> [What this task involves]: Gather every line from the rows below that contains the word "furthest". Case counts.

> [Given records]:
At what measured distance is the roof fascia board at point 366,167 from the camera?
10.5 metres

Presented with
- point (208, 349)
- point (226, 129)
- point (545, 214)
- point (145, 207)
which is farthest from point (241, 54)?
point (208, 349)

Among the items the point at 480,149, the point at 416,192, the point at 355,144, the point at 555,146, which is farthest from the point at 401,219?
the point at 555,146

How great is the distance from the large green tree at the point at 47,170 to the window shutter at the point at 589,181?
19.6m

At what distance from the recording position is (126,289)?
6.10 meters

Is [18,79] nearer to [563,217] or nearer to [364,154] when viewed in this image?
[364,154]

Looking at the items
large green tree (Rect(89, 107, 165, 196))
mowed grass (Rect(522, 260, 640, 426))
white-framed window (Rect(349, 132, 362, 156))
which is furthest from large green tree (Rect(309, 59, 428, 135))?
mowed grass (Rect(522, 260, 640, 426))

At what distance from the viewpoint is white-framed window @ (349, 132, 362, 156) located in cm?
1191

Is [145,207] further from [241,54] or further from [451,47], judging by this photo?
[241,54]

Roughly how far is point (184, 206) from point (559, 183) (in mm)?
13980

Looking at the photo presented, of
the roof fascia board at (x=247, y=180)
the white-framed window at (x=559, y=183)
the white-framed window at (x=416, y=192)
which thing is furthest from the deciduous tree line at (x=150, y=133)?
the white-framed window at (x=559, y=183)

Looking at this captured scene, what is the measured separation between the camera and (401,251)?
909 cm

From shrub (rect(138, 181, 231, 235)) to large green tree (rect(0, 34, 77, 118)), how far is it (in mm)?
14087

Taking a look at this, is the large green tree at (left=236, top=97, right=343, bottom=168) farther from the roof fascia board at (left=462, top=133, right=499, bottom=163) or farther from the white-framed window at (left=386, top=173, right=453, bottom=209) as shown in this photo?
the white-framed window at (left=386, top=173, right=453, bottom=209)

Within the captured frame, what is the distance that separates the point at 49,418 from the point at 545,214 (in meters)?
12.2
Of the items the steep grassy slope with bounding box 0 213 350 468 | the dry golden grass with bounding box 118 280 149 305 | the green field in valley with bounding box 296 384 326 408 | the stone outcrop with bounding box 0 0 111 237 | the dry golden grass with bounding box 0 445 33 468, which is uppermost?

---

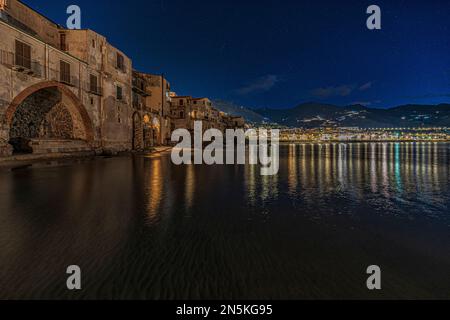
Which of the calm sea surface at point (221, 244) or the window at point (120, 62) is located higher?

> [Exercise output]:
which is furthest from large green tree (Rect(309, 59, 428, 135))?
which thing is furthest from the deciduous tree line at (x=150, y=133)?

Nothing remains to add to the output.